We think you need these skills to ace Information Security Analyst in Stockport
Some tips for your application 🫡
Tailor Your CV:Make sure your CV highlights your experience in InfoSec or IT security roles, especially within regulated or financial firms. Emphasise relevant security certifications like SSCP or Security+, and showcase your understanding of risk frameworks such as ISO27001 and SOC2.
Craft a Compelling Cover Letter:In your cover letter, express your enthusiasm for the role and the company. Discuss how your skills align with their needs, particularly in third-party risk assessments and compliance tooling. Use specific examples to demonstrate your ability to communicate effectively with stakeholders.
Highlight Relevant Experience:When detailing your work experience, focus on your hands-on involvement in GRC projects, security awareness training, and any metrics-driven reporting you've conducted. This will show that you can operate at pace and contribute to their high-stakes security programme.
Showcase Your Ethical Mindset:In your application, mention situations where you've had to make ethical decisions or escalate issues. This is crucial for the role, as they value an ethical mindset and the ability to challenge when necessary.
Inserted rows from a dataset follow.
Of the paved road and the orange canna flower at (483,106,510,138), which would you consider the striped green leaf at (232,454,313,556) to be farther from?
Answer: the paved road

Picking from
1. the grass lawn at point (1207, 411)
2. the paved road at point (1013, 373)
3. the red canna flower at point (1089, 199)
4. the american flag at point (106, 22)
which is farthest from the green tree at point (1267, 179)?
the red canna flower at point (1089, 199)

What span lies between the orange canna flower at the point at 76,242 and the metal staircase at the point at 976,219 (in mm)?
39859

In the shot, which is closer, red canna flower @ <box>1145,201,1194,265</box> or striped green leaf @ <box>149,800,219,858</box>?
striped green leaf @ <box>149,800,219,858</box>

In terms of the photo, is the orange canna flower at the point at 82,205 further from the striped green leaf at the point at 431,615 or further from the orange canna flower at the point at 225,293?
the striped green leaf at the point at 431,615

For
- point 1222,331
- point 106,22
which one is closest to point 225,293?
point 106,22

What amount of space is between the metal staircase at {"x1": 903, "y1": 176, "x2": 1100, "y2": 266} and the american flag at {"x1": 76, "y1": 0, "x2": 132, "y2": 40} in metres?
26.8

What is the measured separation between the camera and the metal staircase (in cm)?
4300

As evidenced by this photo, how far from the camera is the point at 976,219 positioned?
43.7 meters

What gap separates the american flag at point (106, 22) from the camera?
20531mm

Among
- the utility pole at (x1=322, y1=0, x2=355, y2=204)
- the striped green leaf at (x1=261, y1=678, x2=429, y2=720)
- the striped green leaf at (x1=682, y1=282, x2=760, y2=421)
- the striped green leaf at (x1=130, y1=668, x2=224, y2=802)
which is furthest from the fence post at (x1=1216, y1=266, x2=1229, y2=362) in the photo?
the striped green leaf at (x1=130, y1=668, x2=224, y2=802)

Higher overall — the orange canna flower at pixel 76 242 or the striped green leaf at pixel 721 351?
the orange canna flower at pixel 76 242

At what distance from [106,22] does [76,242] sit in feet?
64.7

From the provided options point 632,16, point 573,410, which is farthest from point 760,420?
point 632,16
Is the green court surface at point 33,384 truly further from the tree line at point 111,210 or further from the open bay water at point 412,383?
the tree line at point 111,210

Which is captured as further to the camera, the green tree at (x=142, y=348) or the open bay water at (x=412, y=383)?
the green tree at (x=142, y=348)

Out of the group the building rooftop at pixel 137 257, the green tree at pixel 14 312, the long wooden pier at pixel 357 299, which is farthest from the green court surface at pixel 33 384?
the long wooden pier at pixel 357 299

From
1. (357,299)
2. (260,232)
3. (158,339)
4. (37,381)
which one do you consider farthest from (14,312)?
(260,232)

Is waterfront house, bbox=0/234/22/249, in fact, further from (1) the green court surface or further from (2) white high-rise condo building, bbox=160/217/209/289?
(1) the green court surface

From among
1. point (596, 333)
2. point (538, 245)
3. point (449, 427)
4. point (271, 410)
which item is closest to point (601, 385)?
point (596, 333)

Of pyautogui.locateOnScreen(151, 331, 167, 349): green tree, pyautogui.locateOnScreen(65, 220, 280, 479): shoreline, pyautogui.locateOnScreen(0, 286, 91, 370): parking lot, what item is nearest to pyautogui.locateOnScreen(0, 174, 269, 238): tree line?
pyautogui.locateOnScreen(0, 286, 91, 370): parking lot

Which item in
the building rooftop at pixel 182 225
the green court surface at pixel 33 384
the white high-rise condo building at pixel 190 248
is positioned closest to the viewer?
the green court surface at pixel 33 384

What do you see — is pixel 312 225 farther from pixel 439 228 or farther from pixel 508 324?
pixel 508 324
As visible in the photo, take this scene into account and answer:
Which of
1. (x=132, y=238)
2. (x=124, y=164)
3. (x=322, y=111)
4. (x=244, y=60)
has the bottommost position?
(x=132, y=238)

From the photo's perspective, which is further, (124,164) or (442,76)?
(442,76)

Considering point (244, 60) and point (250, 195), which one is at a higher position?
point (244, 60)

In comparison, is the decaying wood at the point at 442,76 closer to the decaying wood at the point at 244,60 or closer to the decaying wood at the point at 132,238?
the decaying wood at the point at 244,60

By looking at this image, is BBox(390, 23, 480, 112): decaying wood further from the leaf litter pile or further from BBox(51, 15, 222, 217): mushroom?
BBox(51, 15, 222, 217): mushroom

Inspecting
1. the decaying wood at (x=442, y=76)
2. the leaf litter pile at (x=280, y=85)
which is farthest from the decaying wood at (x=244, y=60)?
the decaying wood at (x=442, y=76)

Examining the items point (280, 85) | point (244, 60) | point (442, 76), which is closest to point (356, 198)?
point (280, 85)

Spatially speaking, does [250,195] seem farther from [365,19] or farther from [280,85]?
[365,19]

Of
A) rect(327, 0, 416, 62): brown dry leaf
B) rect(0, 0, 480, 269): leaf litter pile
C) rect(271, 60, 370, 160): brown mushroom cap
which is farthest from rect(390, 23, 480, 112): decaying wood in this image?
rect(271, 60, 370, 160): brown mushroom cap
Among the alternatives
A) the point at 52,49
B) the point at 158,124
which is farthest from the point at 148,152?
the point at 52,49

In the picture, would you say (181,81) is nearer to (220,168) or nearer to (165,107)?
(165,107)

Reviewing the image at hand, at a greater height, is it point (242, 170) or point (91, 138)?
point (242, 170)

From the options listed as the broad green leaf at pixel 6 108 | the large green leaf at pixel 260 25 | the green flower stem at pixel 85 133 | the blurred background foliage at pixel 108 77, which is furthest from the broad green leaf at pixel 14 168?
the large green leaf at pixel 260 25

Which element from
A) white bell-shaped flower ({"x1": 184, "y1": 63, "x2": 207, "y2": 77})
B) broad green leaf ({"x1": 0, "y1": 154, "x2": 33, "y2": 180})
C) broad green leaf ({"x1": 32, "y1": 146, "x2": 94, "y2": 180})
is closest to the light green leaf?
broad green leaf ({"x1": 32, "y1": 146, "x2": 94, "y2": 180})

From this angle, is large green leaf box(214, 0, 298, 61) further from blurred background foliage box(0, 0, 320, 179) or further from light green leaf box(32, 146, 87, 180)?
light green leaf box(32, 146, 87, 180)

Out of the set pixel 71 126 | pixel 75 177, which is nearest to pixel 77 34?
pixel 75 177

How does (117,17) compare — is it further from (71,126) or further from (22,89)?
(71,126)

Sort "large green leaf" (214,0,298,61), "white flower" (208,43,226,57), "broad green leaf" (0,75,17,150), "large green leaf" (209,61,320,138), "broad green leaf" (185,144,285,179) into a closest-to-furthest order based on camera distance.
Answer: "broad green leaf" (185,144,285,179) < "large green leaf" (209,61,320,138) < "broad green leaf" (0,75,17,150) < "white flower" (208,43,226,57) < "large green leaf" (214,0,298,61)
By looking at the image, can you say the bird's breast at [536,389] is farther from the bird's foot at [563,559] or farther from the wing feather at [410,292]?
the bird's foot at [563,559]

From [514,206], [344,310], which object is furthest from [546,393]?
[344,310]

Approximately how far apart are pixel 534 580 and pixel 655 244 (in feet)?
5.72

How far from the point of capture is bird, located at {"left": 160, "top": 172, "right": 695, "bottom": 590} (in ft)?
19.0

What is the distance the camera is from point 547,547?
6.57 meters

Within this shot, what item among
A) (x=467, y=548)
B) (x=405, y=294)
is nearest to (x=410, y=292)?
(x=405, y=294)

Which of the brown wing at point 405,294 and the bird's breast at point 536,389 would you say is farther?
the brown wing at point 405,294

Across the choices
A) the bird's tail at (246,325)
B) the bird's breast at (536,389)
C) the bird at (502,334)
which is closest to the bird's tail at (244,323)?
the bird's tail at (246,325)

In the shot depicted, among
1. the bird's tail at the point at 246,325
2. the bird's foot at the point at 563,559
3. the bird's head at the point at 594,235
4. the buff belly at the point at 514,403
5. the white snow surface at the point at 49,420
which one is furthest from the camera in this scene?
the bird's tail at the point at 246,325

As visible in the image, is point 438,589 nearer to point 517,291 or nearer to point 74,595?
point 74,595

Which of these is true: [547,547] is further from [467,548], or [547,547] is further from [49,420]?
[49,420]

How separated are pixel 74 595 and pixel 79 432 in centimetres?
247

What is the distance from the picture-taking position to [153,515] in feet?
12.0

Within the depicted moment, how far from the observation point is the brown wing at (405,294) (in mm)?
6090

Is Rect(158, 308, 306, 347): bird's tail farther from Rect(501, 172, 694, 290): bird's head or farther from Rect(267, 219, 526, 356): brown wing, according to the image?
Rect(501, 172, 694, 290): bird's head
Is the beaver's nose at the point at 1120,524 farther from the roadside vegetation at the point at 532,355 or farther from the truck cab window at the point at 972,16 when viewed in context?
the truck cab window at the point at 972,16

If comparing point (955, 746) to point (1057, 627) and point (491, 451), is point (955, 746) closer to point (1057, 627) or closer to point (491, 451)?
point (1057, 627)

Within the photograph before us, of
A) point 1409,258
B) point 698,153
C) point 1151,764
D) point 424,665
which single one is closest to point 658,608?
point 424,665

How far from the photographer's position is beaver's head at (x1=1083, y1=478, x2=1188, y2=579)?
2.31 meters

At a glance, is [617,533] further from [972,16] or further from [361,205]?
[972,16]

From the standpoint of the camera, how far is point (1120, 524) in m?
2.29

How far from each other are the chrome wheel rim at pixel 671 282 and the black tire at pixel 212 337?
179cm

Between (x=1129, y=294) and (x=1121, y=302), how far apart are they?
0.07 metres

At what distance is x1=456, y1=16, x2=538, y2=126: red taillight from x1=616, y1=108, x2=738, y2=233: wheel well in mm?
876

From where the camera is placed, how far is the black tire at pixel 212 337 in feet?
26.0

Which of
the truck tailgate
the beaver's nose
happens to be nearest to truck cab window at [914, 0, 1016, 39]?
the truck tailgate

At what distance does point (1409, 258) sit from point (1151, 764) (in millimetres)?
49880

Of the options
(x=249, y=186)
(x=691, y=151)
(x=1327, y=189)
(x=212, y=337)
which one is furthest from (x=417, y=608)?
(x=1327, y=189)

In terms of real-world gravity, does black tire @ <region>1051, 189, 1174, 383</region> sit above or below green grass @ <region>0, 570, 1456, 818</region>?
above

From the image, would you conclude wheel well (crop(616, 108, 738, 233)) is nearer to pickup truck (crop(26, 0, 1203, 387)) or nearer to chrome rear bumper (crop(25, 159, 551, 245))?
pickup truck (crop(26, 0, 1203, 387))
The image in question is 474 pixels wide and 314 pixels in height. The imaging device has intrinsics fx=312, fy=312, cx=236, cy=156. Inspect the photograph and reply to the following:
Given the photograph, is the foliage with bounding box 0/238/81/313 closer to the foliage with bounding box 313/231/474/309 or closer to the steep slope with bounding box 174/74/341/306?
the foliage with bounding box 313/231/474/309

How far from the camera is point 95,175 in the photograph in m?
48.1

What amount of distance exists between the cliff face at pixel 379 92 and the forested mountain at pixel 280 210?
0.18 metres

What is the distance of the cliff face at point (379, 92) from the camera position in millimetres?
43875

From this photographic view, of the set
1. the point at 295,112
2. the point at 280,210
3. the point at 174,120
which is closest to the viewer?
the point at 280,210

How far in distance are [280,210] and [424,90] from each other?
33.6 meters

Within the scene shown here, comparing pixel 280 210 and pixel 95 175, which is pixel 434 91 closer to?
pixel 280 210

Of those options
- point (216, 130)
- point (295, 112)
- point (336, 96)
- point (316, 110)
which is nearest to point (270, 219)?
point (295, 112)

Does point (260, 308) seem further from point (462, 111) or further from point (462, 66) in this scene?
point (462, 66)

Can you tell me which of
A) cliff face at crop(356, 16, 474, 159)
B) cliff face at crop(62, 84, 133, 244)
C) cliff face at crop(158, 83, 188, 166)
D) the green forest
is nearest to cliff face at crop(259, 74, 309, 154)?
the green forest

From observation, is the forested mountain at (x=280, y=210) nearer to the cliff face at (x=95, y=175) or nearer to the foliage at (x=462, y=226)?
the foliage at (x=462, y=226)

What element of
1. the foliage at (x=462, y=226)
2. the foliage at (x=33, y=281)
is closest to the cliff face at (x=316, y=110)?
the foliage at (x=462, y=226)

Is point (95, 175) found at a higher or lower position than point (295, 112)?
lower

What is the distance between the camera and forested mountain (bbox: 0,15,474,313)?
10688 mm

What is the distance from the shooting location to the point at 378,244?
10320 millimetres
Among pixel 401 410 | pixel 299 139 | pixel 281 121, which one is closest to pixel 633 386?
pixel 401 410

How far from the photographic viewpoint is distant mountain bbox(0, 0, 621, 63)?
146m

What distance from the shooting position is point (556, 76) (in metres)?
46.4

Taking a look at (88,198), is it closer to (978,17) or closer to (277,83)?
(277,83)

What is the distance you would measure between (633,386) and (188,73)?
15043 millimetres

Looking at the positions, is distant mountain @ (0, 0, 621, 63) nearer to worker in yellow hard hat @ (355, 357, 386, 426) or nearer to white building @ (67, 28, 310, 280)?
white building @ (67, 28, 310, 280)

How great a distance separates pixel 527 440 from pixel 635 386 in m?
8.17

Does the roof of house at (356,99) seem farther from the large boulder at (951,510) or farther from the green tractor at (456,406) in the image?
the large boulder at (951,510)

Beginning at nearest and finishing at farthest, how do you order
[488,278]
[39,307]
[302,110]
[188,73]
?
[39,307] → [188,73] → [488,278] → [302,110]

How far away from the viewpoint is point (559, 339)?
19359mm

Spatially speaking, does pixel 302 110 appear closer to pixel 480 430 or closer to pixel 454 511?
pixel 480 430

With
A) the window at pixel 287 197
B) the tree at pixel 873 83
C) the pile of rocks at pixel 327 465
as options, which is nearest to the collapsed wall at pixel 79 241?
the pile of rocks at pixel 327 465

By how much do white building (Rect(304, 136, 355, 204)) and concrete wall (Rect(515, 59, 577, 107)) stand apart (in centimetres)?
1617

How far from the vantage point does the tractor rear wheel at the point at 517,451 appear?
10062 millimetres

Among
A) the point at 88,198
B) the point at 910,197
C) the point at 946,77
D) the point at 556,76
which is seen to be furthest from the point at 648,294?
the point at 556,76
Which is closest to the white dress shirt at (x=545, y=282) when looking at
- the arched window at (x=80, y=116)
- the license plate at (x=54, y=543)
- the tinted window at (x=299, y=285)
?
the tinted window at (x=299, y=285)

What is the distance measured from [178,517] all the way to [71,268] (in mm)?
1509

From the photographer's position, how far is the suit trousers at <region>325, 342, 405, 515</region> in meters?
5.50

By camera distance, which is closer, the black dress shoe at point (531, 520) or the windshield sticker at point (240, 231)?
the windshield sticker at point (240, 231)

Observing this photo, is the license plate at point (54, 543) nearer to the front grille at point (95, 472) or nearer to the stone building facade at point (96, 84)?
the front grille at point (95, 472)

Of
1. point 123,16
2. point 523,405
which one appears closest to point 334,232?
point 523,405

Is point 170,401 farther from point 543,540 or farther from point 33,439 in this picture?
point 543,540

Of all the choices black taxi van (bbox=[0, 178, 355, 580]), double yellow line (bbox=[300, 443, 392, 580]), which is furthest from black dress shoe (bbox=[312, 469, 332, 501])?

How to prepare for a job interview at Prism Digital
✨Understand the Regulatory Frameworks
Familiarise yourself with ISO27001, SOC2, and other relevant frameworks. Be prepared to discuss how you have applied these standards in your previous roles, as this will demonstrate your strong GRC foundation.
✨Showcase Your Technical Skills
Be ready to talk about your experience with security tools like Rapid7 and Protecht. Highlight specific instances where you've used these tools for vulnerability assessments or compliance reporting to show your hands-on expertise.
✨Communicate Clearly and Confidently
Practice translating complex security concepts into simple terms. This is crucial for engaging stakeholders effectively. Prepare examples of how you've successfully communicated technical information to non-technical audiences.
✨Demonstrate an Ethical Mindset
Prepare to discuss scenarios where you had to make ethical decisions in your previous roles. Show that you understand when to escalate issues and how to challenge processes while owning your responsibilities.